*Records for the exercise*
____
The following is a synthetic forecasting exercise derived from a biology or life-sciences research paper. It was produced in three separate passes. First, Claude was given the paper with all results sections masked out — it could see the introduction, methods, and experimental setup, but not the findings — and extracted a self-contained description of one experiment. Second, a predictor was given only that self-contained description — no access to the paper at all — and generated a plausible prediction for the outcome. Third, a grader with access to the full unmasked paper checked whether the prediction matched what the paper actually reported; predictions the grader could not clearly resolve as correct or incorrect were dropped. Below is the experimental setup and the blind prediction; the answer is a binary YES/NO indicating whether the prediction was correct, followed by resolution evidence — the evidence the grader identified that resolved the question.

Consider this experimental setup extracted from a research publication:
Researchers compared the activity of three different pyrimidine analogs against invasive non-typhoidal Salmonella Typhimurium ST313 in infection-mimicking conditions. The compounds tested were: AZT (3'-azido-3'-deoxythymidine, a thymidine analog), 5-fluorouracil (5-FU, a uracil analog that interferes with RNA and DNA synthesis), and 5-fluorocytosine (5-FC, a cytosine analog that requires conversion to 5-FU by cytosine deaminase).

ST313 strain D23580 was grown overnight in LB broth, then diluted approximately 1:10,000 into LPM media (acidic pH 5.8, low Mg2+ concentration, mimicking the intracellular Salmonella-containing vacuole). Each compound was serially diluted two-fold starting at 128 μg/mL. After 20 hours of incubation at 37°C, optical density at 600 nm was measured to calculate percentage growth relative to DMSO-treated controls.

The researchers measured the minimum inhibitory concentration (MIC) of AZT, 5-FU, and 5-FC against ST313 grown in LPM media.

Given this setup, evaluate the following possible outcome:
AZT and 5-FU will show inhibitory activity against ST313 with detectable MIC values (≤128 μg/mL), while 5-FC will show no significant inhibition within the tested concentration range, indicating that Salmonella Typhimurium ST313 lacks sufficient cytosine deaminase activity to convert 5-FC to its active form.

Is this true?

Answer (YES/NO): NO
____
*Activity*
Would you show all lines of the material above that contain the word "were"?

*Response*
The following is a synthetic forecasting exercise derived from a biology or life-sciences research paper. It was produced in three separate passes. First, Claude was given the paper with all results sections masked out — it could see the introduction, methods, and experimental setup, but not the findings — and extracted a self-contained description of one experiment. Second, a predictor was given only that self-contained description — no access to the paper at all — and generated a plausible prediction for the outcome. Third, a grader with access to the full unmasked paper checked whether the prediction matched what the paper actually reported; predictions the grader could not clearly resolve as correct or incorrect were dropped. Below is the experimental setup and the blind prediction; the answer is a binary YES/NO indicating whether the prediction was correct, followed by resolution evidence — the evidence the grader identified that resolved the question.
Researchers compared the activity of three different pyrimidine analogs against invasive non-typhoidal Salmonella Typhimurium ST313 in infection-mimicking conditions. The compounds tested were: AZT (3'-azido-3'-deoxythymidine, a thymidine analog), 5-fluorouracil (5-FU, a uracil analog that interferes with RNA and DNA synthesis), and 5-fluorocytosine (5-FC, a cytosine analog that requires conversion to 5-FU by cytosine deaminase).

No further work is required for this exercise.